Ein Beweis dafür sind Barnes Ansagen zwischen den Songs auf der Bühne, die einem Standup-Comedian Konkurrenz machen können. „Es ist halt eben nur diese Parallelwelt in der man unterwegs ist. Die fasziniert mich total.“ erklärt er. Die Faszination geht so weit, dass Barnes’ aktuelles Album sich mit genau dem Gefühl, weit weg von allem zu sein, beschäftigt. Der Brite hat es Vacancy At NASA getauft und entlarvt sich auf selbigem als „true pioneer of DIY-astronomy“ und verspricht, dass er am liebsten einen freien Platz in seiner selbstgebauten Rakete einbauen würde. Einen freien Platz für die große Liebe, die bisher das viele Unterwegssein nicht überlebt hat. Man muss es schon mal beim Namen nennen: Adam Barnes macht Songs für kitschigen Herzschmerz, für den Moment als Jack neben Rose erfriert (obwohl beide genug Platz auf dem bescheuerten Holzschrank gehabt hätten) und sie sich ihres gebrochenen Herzens bewusst wird. Momente, in denen man eben doch noch mehr Streicher und noch mehr markerschütternde Stimmen braucht. Adam Barnes liefert genau das und tut dies so erschreckend schön, dass man es nicht mal als guilty pleasure abtun muss, dass man sich seinen hübschen Kompositionen hingibt.

Barnes hat sich als Musiker entwickelt.

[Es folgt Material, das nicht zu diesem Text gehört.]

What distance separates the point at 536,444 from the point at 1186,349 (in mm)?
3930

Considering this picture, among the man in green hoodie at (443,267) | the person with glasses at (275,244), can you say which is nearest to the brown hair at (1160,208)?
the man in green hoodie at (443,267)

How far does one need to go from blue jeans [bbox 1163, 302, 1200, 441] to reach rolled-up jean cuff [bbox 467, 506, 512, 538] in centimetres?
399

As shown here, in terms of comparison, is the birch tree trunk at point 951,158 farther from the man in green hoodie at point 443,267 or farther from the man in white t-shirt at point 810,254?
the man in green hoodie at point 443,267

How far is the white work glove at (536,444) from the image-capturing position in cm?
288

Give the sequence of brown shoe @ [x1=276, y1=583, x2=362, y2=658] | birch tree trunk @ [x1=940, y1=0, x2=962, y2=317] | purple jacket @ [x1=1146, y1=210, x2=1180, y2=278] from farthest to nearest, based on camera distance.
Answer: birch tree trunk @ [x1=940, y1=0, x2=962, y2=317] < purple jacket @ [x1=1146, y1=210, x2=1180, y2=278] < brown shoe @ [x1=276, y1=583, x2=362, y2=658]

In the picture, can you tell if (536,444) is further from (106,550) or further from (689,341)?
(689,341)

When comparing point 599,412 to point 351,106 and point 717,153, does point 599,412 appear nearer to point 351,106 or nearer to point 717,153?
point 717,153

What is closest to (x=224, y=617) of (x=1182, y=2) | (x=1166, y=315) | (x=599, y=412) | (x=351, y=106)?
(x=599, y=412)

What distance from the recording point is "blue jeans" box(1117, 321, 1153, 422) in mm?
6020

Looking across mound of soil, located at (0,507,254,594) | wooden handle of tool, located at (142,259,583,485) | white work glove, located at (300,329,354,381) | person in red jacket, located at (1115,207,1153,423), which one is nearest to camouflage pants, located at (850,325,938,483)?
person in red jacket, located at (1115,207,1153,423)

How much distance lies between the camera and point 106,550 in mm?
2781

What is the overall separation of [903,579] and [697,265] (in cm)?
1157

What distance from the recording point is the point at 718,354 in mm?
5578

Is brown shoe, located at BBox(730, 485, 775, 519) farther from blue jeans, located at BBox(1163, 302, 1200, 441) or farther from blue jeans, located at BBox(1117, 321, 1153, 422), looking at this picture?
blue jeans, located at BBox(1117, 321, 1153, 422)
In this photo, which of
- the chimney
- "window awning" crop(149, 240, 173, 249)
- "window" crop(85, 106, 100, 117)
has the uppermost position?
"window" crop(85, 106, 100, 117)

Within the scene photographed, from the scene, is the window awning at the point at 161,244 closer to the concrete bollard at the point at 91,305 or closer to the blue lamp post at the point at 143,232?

Sein mittlerweile drittes Album hat sich von dem reinen Akustik-Sound entfernt, spielt ein bisschen mit Mehrstimmigkeiten, mit Streichern und ist insgesamt luftiger produziert. „Ich merke auch ständig, dass ich als Musiker gereift bin, dass aber auch jedes Album wichtig war auf dem Weg. Als Künstler ist man innerlich ja auch auf der Reise.“ Hauptsache kein Stillstand? „Keine Ahnung, ehrlich gesagt. Ich weiß nicht, ob ich irgendwann mal gesetzter werde und bleibe.“ Irgendwo ist halt immer das nächste Ziel und mit diesem vielleicht auch der nächste Song, der entsteht, weil Barnes aus dem Fenster eines fahrenden Vans geblickt hat. Vielleicht schaut er über Asphalt und leere Weiten und erinnert sich an das Lächeln seines Mädchens oder an die Stimme seines besten Freundes, während im Kofferraum seine Möbel und Kisten hin und her rutschen.